MATERIAL SUPPLIED

[START]

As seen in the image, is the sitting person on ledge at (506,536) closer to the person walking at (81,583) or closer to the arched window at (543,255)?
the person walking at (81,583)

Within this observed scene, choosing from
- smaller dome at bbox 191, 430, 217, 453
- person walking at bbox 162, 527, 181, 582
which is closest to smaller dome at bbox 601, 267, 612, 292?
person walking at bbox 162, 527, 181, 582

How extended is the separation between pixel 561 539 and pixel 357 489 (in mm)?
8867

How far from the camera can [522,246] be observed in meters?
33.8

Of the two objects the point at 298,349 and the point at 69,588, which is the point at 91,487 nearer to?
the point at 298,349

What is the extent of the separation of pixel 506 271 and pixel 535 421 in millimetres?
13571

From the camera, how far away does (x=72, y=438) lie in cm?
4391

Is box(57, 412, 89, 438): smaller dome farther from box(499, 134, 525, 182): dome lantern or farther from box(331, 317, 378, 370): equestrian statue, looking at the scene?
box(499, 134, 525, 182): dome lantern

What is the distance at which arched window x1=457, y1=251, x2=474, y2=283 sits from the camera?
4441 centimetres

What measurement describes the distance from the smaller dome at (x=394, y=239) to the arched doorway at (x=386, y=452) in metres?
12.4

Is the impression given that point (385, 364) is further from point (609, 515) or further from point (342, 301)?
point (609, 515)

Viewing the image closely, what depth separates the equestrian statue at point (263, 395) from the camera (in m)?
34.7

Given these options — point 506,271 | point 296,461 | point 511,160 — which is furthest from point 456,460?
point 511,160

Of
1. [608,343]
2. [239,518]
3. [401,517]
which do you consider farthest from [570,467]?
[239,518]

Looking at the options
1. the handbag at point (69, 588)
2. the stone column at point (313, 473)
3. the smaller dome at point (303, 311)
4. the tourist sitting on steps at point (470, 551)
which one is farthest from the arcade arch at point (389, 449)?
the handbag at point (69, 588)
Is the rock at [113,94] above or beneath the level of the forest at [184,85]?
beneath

[END]

OBJECTIVE
Rewrite the records as a JSON list of strings, one string per line and no blank lines. Start at the line that contains "What measurement describes" and go through the last line of the records, including both.

THE ANSWER
[
  "What measurement describes the distance from the smaller dome at (x=394, y=239) to the arched doorway at (x=386, y=452) in metres?",
  "12.4",
  "Is the impression given that point (385, 364) is further from point (609, 515) or further from point (342, 301)?",
  "point (609, 515)",
  "Viewing the image closely, what depth separates the equestrian statue at point (263, 395) from the camera (in m)?",
  "34.7",
  "Given these options — point 506,271 | point 296,461 | point 511,160 — which is furthest from point 456,460?",
  "point 511,160",
  "Of",
  "1. [608,343]",
  "2. [239,518]",
  "3. [401,517]",
  "which do you consider farthest from [570,467]?",
  "[239,518]",
  "Looking at the options",
  "1. the handbag at point (69, 588)",
  "2. the stone column at point (313, 473)",
  "3. the smaller dome at point (303, 311)",
  "4. the tourist sitting on steps at point (470, 551)",
  "which one is farthest from the arcade arch at point (389, 449)?",
  "the handbag at point (69, 588)",
  "Is the rock at [113,94] above or beneath the level of the forest at [184,85]?",
  "beneath"
]